Detail of “Seamstress” by Manuel Gómez-Moreno González
Public domain, via Wikimedia Commons
“Faith is the patient seamstress
who mends our torn belief,
who sews the hem of childhood trust
and clips the threads of grief.”
— Joan Walsh Anglund
I think this poem captures the essence of how faith operates in most lives. Some claim to have had dramatic revelations or sudden moments of truth, but for most of us, faith is a less flashy force. All of us have times when our beliefs are torn, our childhood dreams unravel and our thoughts seem a messy tangle of confusion. Faith works to hold things together, patiently reinforcing what remains of the thinning fabric of our existence.
And speaking of childhood, I wrote a post awhile back in which I quoted a different poem by Anglund from memory, having first read it in my youth. Since I wrote that post, there have been a few postscripts to add. As it turns out, I quoted it fairly accurately, although the volume in which I remembered seeing the poem, A Cup of Sun, (copyright 1967) was not the actual source.

Instead, I found that it came from a companion book published three years afterward, A Slice of Snow, (copyright 1970) which– this is the funniest part– I actually had sitting on my own bookshelf in York County, all along. I didn’t need to quote it from memory after all, but as this photo shows, I did get pretty close to remembering the text without knowing where to look for it. I had looked online, unsuccessfully, for quite a long time, hoping to verify what I was writing. I had totally forgotten that A Slice of Snow, which I knew I had, was the book from which the poem I remembered had come.
The most fun part was how I discovered this mistake. A blog reader in a distant state, who read the original post linked above, was kind enough to locate a copy of A Cup of Sun and send it to me. What a joy! I re-discovered many other poems that will probably end up being posted here eventually, along the one quoted above. I don’t know whether the person who sent me the book noticed that it was NOT the source of the poem I quoted; if so, it was tactfully not mentioned.
Now both books sit side-by-side on one of my bookshelves in Alexandria, since this is where I write most of the posts.

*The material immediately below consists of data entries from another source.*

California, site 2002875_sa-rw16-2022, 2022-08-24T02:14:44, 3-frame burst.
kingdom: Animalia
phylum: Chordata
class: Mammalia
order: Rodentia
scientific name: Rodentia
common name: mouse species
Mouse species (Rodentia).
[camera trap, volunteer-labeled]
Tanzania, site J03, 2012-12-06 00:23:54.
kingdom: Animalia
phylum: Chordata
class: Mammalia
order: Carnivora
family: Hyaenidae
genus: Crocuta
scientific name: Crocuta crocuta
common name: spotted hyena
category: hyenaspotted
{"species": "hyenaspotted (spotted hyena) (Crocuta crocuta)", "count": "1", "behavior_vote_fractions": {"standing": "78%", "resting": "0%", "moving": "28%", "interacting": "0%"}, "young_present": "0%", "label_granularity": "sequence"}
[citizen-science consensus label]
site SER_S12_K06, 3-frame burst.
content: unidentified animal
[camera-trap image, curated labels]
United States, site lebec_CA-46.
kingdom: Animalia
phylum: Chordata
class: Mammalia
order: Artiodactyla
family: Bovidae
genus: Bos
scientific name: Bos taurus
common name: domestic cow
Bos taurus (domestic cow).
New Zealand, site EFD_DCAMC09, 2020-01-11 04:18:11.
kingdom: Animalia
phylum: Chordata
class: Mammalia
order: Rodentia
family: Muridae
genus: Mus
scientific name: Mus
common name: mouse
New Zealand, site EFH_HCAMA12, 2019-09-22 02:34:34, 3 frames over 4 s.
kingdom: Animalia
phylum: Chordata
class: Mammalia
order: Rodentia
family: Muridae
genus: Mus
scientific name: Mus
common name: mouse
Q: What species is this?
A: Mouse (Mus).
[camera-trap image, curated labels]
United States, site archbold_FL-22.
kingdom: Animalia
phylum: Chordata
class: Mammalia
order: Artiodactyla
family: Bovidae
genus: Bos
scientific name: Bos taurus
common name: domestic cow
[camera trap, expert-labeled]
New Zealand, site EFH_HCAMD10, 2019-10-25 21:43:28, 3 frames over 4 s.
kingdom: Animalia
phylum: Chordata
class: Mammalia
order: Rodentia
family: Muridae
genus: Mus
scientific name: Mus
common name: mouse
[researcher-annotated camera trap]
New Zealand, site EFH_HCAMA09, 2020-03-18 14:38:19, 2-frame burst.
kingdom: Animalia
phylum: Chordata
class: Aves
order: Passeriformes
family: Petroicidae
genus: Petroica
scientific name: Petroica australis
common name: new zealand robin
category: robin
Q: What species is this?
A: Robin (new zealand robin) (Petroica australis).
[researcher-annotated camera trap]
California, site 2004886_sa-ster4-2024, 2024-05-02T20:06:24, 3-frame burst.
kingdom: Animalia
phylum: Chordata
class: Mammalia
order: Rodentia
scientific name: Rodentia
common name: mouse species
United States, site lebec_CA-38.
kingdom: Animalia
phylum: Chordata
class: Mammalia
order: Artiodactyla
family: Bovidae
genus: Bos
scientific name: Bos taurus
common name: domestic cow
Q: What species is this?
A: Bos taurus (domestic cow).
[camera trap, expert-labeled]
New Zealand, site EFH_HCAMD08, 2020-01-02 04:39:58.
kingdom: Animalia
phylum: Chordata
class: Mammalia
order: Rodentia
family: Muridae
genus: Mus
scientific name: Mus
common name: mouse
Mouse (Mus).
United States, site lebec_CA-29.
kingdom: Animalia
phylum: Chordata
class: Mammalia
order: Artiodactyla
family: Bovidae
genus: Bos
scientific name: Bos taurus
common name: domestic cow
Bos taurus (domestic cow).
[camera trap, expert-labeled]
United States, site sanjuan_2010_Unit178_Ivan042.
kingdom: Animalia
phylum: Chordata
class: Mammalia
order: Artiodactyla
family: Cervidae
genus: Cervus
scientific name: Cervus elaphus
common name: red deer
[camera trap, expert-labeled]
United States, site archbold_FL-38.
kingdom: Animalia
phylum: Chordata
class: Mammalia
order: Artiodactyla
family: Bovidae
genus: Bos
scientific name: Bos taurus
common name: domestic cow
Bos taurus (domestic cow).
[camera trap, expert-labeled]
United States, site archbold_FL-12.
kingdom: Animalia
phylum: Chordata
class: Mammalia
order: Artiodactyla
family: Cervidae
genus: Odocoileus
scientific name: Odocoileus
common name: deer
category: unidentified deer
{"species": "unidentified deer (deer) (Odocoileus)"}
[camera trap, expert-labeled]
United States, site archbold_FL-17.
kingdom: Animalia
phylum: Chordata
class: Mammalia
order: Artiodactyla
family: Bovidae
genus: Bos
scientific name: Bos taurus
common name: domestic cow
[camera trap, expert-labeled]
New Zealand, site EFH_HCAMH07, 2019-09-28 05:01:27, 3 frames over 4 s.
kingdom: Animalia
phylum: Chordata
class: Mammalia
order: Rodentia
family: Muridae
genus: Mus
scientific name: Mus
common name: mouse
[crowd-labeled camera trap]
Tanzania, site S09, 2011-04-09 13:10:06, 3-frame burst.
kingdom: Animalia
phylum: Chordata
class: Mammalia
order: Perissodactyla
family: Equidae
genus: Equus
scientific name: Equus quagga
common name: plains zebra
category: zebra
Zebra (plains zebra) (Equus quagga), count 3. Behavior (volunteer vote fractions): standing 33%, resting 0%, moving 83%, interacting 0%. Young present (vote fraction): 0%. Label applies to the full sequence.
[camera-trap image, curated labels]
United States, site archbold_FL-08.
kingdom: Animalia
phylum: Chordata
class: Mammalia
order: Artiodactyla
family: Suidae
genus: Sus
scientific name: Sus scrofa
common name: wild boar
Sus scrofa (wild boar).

So here is a case of old meeting new. On a blog that appears in a format I could scarcely have dreamed of when I first read the poem, I shared it and then received back another forgotten bit of my own past. It came from someone many miles away, with whom I am in touch through the present wonders of technology, shining brightly on a past interwoven tightly with the present to create a unique gift for me here and now.
I think that’s magical. It makes me believe that the increasingly tattered, faded cloth of my life, mended slowly and patiently by faith again and again, still has a place in the vast gallery of the shiny new turbo-charged world where almost everyone is younger and stronger than I am, and much of what I value is deemed useless by the cold-blooded calculation of modernity.
If you have needed a good bit of mending in your own life from time to time, you probably will understand. And if you have yet to reach that stage, know that when you do, the patient seamstress will be awaiting you.
This post was first published seven years ago today. The original post, comments and photo are linked, along with two other related posts, below. These links to related posts, and their thumbnail photos, do not appear in the blog feed; they are only visible when viewing the individual posts by clicking on each one. I have no idea why, nor do I know how they choose the related posts. That’s just the way WordPress does things.

Julia,
We often take lightly the power of God’s graces granted by Him to us. We tend to lack the good sense to use them on a regular basis.
But the grace of faith is never more powerful and evident until we stand at the precipice with nowhere else to go.
-Alan
I can say honestly that I know that’s true. I always believed it, but believing something and living it are two different things.